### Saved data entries
━━━━━━━━━━━━━━━━━━━━

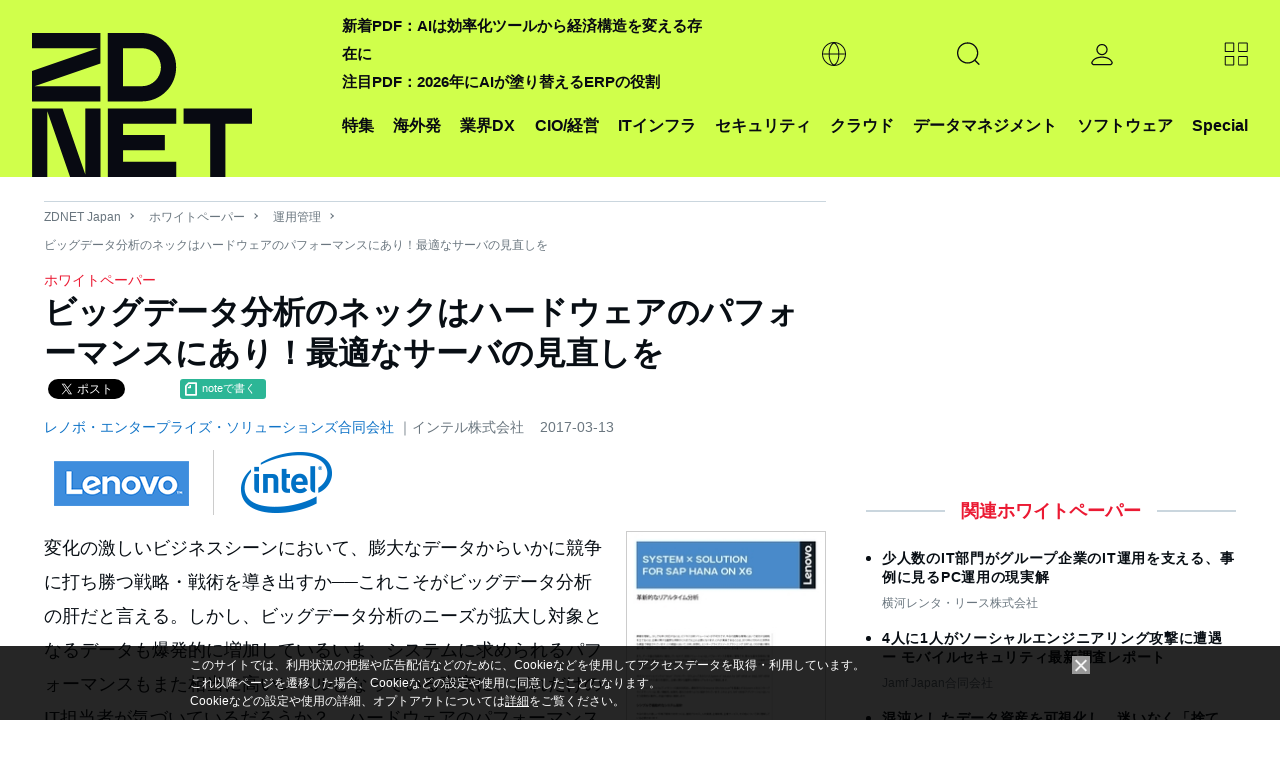

--- FILE ---
content_type: text/html; charset=utf-8
request_url: https://www.google.com/recaptcha/api2/aframe
body_size: 116
content:
<!DOCTYPE HTML><html><head><meta http-equiv="content-type" content="text/html; charset=UTF-8"></head><body><script nonce="SSn9IvM1e4Yc0Hdmd05Ycg">/** Anti-fraud and anti-abuse applications only. See google.com/recaptcha */ try{var clients={'sodar':'https://pagead2.googlesyndication.com/pagead/sodar?'};window.addEventListener("message",function(a){try{if(a.source===window.parent){var b=JSON.parse(a.data);var c=clients[b['id']];if(c){var d=document.createElement('img');d.src=c+b['params']+'&rc='+(localStorage.getItem("rc::a")?sessionStorage.getItem("rc::b"):"");window.document.body.appendChild(d);sessionStorage.setItem("rc::e",parseInt(sessionStorage.getItem("rc::e")||0)+1);localStorage.setItem("rc::h",'1769716782263');}}}catch(b){}});window.parent.postMessage("_grecaptcha_ready", "*");}catch(b){}</script></body></html>

--- FILE ---
content_type: application/x-javascript; charset=utf-8
request_url: https://cookie.sync.usonar.jp/v1/cs?url=https%3A%2F%2Fjapan.zdnet.com%2Fpaper%2F20014098%2F30002240%2F&ref=&cb_name=usonarCallback&uuid=f77e8509-ec34-4f1a-ae8c-6c10966fcdc4&client_id=faHaMkVa44JM8eKS&v=1.0.0&cookies=%7B%22_ga%22%3A%22GA1.2.1746608834.1769716778%22%7D&cb=1769716779927
body_size: 119
content:
usonarCallback({"uuid":"f77e8509-ec34-4f1a-ae8c-6c10966fcdc4"})


--- FILE ---
content_type: text/javascript;charset=utf-8
request_url: https://p1cluster.cxense.com/p1.js
body_size: 101
content:
cX.library.onP1('1hra0hj5vd2sq295jpjdcbuzju');


--- FILE ---
content_type: text/javascript;charset=utf-8
request_url: https://id.cxense.com/public/user/id?json=%7B%22identities%22%3A%5B%7B%22type%22%3A%22ckp%22%2C%22id%22%3A%22mkzvoenm7hqsikid%22%7D%2C%7B%22type%22%3A%22lst%22%2C%22id%22%3A%221hra0hj5vd2sq295jpjdcbuzju%22%7D%2C%7B%22type%22%3A%22cst%22%2C%22id%22%3A%221hra0hj5vd2sq295jpjdcbuzju%22%7D%5D%7D&callback=cXJsonpCB2
body_size: 206
content:
/**/
cXJsonpCB2({"httpStatus":200,"response":{"userId":"cx:3eo7uscmu45s13jly2cx8ee32u:34nmcdnjqgoe","newUser":false}})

━━━━━━━━━━━━━━━━━━━━

### BRIEF
Write out the records above once more, word for word, with no pictures.

### OUTPUT BELOW
--- FILE ---
content_type: text/html; charset=utf-8
request_url: https://www.google.com/recaptcha/api2/aframe
body_size: 116
content:
<!DOCTYPE HTML><html><head><meta http-equiv="content-type" content="text/html; charset=UTF-8"></head><body><script nonce="SSn9IvM1e4Yc0Hdmd05Ycg">/** Anti-fraud and anti-abuse applications only. See google.com/recaptcha */ try{var clients={'sodar':'https://pagead2.googlesyndication.com/pagead/sodar?'};window.addEventListener("message",function(a){try{if(a.source===window.parent){var b=JSON.parse(a.data);var c=clients[b['id']];if(c){var d=document.createElement('img');d.src=c+b['params']+'&rc='+(localStorage.getItem("rc::a")?sessionStorage.getItem("rc::b"):"");window.document.body.appendChild(d);sessionStorage.setItem("rc::e",parseInt(sessionStorage.getItem("rc::e")||0)+1);localStorage.setItem("rc::h",'1769716782263');}}}catch(b){}});window.parent.postMessage("_grecaptcha_ready", "*");}catch(b){}</script></body></html>

--- FILE ---
content_type: application/x-javascript; charset=utf-8
request_url: https://cookie.sync.usonar.jp/v1/cs?url=https%3A%2F%2Fjapan.zdnet.com%2Fpaper%2F20014098%2F30002240%2F&ref=&cb_name=usonarCallback&uuid=f77e8509-ec34-4f1a-ae8c-6c10966fcdc4&client_id=faHaMkVa44JM8eKS&v=1.0.0&cookies=%7B%22_ga%22%3A%22GA1.2.1746608834.1769716778%22%7D&cb=1769716779927
body_size: 119
content:
usonarCallback({"uuid":"f77e8509-ec34-4f1a-ae8c-6c10966fcdc4"})


--- FILE ---
content_type: text/javascript;charset=utf-8
request_url: https://p1cluster.cxense.com/p1.js
body_size: 101
content:
cX.library.onP1('1hra0hj5vd2sq295jpjdcbuzju');


--- FILE ---
content_type: text/javascript;charset=utf-8
request_url: https://id.cxense.com/public/user/id?json=%7B%22identities%22%3A%5B%7B%22type%22%3A%22ckp%22%2C%22id%22%3A%22mkzvoenm7hqsikid%22%7D%2C%7B%22type%22%3A%22lst%22%2C%22id%22%3A%221hra0hj5vd2sq295jpjdcbuzju%22%7D%2C%7B%22type%22%3A%22cst%22%2C%22id%22%3A%221hra0hj5vd2sq295jpjdcbuzju%22%7D%5D%7D&callback=cXJsonpCB2
body_size: 206
content:
/**/
cXJsonpCB2({"httpStatus":200,"response":{"userId":"cx:3eo7uscmu45s13jly2cx8ee32u:34nmcdnjqgoe","newUser":false}})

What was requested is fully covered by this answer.